_To be done_: Extract the lines verbatim, beginning at the start of the items and ending after the line that contains "Answer: [377,263] →", inclusive. Omit the pictures from the output.

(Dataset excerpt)
....

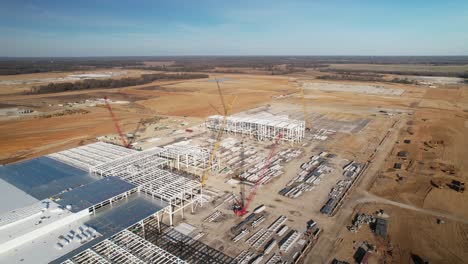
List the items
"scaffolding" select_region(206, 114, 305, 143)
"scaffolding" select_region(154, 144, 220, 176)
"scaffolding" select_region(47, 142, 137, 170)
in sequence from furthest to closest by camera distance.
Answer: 1. "scaffolding" select_region(206, 114, 305, 143)
2. "scaffolding" select_region(154, 144, 220, 176)
3. "scaffolding" select_region(47, 142, 137, 170)

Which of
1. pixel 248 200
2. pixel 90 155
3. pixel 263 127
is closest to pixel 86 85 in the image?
pixel 90 155

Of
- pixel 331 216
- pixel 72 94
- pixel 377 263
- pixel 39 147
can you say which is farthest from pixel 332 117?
pixel 72 94

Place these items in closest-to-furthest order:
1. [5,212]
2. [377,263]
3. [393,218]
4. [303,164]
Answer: [377,263] → [5,212] → [393,218] → [303,164]

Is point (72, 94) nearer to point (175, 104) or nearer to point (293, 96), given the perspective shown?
point (175, 104)

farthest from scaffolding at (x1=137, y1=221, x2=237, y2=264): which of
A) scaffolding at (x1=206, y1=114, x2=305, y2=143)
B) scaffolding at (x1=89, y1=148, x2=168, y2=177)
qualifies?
scaffolding at (x1=206, y1=114, x2=305, y2=143)

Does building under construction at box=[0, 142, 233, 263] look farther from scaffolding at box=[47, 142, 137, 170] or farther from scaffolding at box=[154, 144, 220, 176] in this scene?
scaffolding at box=[154, 144, 220, 176]
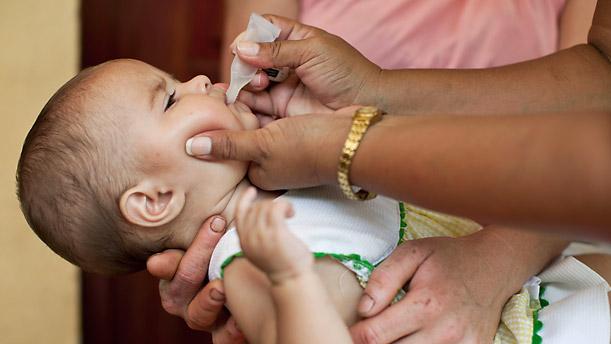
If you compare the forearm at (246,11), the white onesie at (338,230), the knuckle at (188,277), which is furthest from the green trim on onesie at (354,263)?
the forearm at (246,11)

....

_Expected answer_:
List the items
"scaffolding" select_region(206, 114, 305, 143)
"scaffolding" select_region(154, 144, 220, 176)
"scaffolding" select_region(47, 142, 137, 170)
in sequence from furthest to closest by camera distance.
Answer: 1. "scaffolding" select_region(206, 114, 305, 143)
2. "scaffolding" select_region(154, 144, 220, 176)
3. "scaffolding" select_region(47, 142, 137, 170)

Which of
1. pixel 248 200
2. pixel 90 155
3. pixel 263 127
is closest to pixel 86 85 in the image?
pixel 90 155

Of
- pixel 331 216
- pixel 72 94
- pixel 377 263
- pixel 39 147
can you say which is farthest from pixel 332 117?
pixel 72 94

Place these items in closest-to-furthest order:
1. [5,212]
2. [377,263]
3. [393,218]
4. [303,164]
Answer: [377,263] → [5,212] → [393,218] → [303,164]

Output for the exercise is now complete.